## Texte fourni
---*---

Pour son retour dans son pays d’origine, Pawel Pawlikowski ne fait pas les choses à moitié. En effet, né en Pologne mais parti en Angleterre à l’âge de quatorze ans, ce réalisateur s’est surtout fait connaître comme documentariste, notamment pour la BBC. Il est passé à la fiction en 2004 avec My summer of love, une comédie dramatique passée un peu inaperçue chez nous (bien qu’ayant remporté un BAFTA du meilleur film britannique), avant de s’attaquer en 2011 à un thriller avec l’adaptation d’un roman de Douglas Kennedy (La femme du Ve), long métrage qui n’a pas non plus connu un grand succès. Deux genres différents explorés, donc, et une difficulté à réellement séduire critique et public. Mais tout a changé avec son nouveau film, qui est donc le premier qu’il filme en Pologne. Il choisit de mettre en scène une époque assez lourde de ce pays : les années 60 où l’après-guerre est marqué par la période communiste. Depuis qu’il a été présenté dans quelques festivals, ce film fait beaucoup de bruit et on en entend parler un peu partout comme l’une des pépites que le cinéma européen peut parfois nous réserver sans que l’on s’y attende vraiment. D’ailleurs, pour qu’un film polonais, en noir et blanc et qui raconte l’histoire d’une nonne au cœur de ce pays dans les années 60, sorte sur plus de cent écrans en France (ce qui est le cas cette semaine), on se dit que, forcément, c’est qu’il est de très grande qualité. Dans les faits, c’est un peu plus mitigé que cela car si, formellement, Ida est une réussite assez formidable, il n’en reste pas moins que ce long métrage ne m’a pas non plus transporté, notamment du fait d’un aspect sans doute un peu trop froid et même « raide », si vous me permettez cette expression.

---*---

## Informations extraites
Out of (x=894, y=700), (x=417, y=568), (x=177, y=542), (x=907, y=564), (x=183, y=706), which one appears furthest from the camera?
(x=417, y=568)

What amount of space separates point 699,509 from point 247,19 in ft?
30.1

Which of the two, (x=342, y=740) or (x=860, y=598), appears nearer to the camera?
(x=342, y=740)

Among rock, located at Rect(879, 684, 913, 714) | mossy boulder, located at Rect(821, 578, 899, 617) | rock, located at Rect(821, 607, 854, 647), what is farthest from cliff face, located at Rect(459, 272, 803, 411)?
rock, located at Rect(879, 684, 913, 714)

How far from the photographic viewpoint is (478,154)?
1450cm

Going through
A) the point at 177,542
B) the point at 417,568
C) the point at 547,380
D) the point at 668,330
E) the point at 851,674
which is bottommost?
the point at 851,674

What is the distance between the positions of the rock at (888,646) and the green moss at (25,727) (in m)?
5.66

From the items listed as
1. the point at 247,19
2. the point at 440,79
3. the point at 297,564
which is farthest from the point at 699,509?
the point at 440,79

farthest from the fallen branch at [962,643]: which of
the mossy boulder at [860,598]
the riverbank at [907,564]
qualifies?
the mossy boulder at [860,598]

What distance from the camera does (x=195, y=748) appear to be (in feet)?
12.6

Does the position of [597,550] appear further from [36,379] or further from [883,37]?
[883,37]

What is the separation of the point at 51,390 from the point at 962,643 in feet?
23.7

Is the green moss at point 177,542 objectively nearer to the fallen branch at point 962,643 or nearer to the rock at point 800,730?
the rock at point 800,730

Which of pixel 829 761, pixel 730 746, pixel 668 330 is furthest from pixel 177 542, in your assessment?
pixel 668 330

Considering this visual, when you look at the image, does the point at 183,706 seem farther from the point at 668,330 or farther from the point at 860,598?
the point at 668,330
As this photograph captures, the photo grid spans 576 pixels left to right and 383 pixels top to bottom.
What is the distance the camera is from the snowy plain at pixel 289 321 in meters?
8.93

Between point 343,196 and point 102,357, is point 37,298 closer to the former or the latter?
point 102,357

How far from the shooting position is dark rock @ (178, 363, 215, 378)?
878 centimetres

---*---

Répondez aux questions suivantes à partir de la critique de film située plus haut :
(a) À quel âge Pawel Pawlikowski est-il parti en Angleterre ?
(b) Quelle distinction My summer of love a-t-il remportée ?
(c) Sur combien d'écrans le film sort-il en France cette semaine ?

(a) À l'âge de quatorze ans.
(b) Un BAFTA du meilleur film britannique.
(c) Sur plus de cent écrans.